Parmi les concepts obscurs que notre société aura concoctés, restera sans doute dans l’histoire celui de discrimination. Il aura signifié tout et rien, devenu un instrument purement intellectuel pour faire « moderne » (post moderne ?), mais atteint d’une tare congénitale. Car, bien sûr, il n’était pas question de le confondre avec la différence, inhérente aux humains (heureusement !), mais de préciser, dans une formule qui fit florès : traiter différemment deux personnes placées dans une situation équivalente. Il n’était pas difficile, sauf pour les primo – convaincus, de deviner que c’était la fin de la formule qui allait concentrer tous les maux. Le mot même d’équivalence est miné en droit et le recours jadis à « l’équivalence » des conditions pour expliquer la causalité dans la responsabilité civile ne rassurera personne. La notion de situation n’était pas faite, non plus, pour apaiser le juriste. Utilisée dans la thèse de Perrot et assez généralement en droit transitoire à la suite de Roubier, elle n’a pas très bonne presse, au moins chez les privatistes. Pour couronner le tout la consécration, discutée, d’une discrimination positive, contradiction dans les contradictions, n’a pas arrangé les choses.
On est en train d’arriver au point de rupture qui constitue sans doute le paradoxe suprême. En droit des personnes protégées, dont on a extrait en 2007 le vocable « horrible » « d’incapacité », commence à se répandre, dans la brise des idées à la mode, celle selon laquelle toute protection conduirait finalement à une discrimination inadmissible sous l’argument, qu’il ne faut pas prendre en compte la situation concrète de l’individu mais sa qualité de sujet de droit qui serait « équivalente » à celle des autres.

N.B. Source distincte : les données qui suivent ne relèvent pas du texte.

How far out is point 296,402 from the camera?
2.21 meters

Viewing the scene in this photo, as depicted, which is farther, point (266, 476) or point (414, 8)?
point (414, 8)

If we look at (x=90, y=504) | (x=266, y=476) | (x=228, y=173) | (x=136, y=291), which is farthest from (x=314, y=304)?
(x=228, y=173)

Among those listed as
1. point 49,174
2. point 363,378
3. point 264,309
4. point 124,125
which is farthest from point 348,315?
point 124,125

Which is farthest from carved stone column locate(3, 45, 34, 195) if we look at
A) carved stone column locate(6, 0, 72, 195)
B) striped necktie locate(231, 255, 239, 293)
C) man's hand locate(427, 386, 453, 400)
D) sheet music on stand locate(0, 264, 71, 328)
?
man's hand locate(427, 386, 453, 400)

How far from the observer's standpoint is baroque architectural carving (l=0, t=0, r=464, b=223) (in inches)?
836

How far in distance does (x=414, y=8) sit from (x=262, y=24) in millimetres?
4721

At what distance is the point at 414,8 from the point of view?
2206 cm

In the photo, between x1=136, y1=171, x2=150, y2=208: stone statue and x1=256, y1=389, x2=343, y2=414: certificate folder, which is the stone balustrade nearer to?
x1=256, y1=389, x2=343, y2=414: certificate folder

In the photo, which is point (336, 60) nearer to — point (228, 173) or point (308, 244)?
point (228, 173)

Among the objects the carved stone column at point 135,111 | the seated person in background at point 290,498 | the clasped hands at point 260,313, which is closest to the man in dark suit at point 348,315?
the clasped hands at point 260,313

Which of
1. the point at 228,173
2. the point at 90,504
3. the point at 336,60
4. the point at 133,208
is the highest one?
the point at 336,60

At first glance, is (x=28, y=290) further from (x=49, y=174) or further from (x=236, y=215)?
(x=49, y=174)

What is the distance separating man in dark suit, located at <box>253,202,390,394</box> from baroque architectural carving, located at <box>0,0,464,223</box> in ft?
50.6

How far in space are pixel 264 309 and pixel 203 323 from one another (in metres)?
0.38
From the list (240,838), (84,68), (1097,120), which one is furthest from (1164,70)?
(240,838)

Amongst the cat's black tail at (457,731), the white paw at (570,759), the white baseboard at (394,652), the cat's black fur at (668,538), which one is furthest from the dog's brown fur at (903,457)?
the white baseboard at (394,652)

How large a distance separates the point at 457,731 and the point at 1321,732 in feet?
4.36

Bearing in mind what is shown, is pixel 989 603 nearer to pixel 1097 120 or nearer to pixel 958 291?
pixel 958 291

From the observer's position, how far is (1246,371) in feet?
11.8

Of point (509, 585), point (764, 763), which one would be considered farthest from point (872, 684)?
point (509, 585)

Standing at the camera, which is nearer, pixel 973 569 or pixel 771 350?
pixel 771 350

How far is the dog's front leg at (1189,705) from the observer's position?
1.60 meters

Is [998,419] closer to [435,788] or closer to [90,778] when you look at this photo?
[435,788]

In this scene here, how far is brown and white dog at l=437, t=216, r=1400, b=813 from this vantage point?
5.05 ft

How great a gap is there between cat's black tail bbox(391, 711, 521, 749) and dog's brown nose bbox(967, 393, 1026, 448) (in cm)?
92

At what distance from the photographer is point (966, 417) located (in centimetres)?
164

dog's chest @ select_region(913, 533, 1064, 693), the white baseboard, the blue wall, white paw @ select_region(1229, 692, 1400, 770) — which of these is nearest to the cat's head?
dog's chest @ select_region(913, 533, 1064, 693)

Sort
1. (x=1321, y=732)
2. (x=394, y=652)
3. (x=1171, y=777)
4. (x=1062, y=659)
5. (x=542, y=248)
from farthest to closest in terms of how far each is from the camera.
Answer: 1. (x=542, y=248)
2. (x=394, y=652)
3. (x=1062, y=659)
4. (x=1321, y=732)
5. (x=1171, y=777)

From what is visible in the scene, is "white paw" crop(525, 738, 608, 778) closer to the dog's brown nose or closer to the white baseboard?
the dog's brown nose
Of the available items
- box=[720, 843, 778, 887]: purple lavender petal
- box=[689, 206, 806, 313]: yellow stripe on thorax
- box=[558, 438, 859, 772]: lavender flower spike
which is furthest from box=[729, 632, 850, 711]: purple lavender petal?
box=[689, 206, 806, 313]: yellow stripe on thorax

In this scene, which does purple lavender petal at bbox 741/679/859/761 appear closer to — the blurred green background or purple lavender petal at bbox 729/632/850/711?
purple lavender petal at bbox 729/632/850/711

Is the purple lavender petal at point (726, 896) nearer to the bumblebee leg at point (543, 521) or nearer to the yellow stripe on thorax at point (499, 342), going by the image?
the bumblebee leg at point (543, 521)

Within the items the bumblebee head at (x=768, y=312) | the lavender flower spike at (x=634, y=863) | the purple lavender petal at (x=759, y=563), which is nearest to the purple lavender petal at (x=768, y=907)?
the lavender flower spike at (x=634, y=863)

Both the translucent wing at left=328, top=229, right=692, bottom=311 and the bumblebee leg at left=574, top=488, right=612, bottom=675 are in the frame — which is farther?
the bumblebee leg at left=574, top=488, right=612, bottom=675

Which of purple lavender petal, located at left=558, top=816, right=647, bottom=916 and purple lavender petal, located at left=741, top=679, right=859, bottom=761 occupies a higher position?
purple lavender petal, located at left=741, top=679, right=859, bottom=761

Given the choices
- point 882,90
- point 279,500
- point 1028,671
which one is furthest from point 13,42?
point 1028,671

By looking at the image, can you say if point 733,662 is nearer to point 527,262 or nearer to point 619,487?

L’entreprise est d’abord euphémistique, comme souvent aujourd’hui et on a banni, en certaines législations, le terme tutelle pour ne retenir qu’une curatelle mais qu’on peut aggraver, ce qui revient au même, sauf l’apparence. La deuxième phase consiste à édulcorer au maximum le régime de protection en faisant semblant de croire que le protégé est comme les autres…
Les zélateurs de ce raisonnement se divisent en deux, les uns y croient (ou font semblant), les autres, comptables des deniers publics, y voient miroiter de substantielles économies de juge qui constituent toute la philosophie de récentes réformes. Le troisième round , déjà bien engagé, avec la suppression idéologico-économique de l’administration légale sous contrôle judiciaire, qui conduit à compliquer la gestion des biens de l’enfant qui a deux parents, pour l’aligner sur celui qui n’en a qu’un (1 + 1 = 1), devrait être le match d’avenir entre non-discrimination et protection. Ainsi aboutirait-on à supprimer toute protection sous prétexte de ne pas discriminer ceux qui en ont besoin ! On croit rêver mais les ratiocinations sans le concret peuvent conduire à de telles conséquences en oubliant, selon la célèbre formule, que « tout le monde ils sont égaux mais que certains sont plus égaux que d’autres ». Toute protection est discrimination ! On hésite alors à chercher un parrain, malgré lui, à cette évolution. On songe à Flaubert et on hésitera entre le Dictionnaire des idées reçues et Bouvard et Pécuchet. Encore ces derniers finissent-ils sagement par retourner au simple copiage, parangon de la sagesse. Le conseil pourrait être, aujourd’hui, suivi par d’autres !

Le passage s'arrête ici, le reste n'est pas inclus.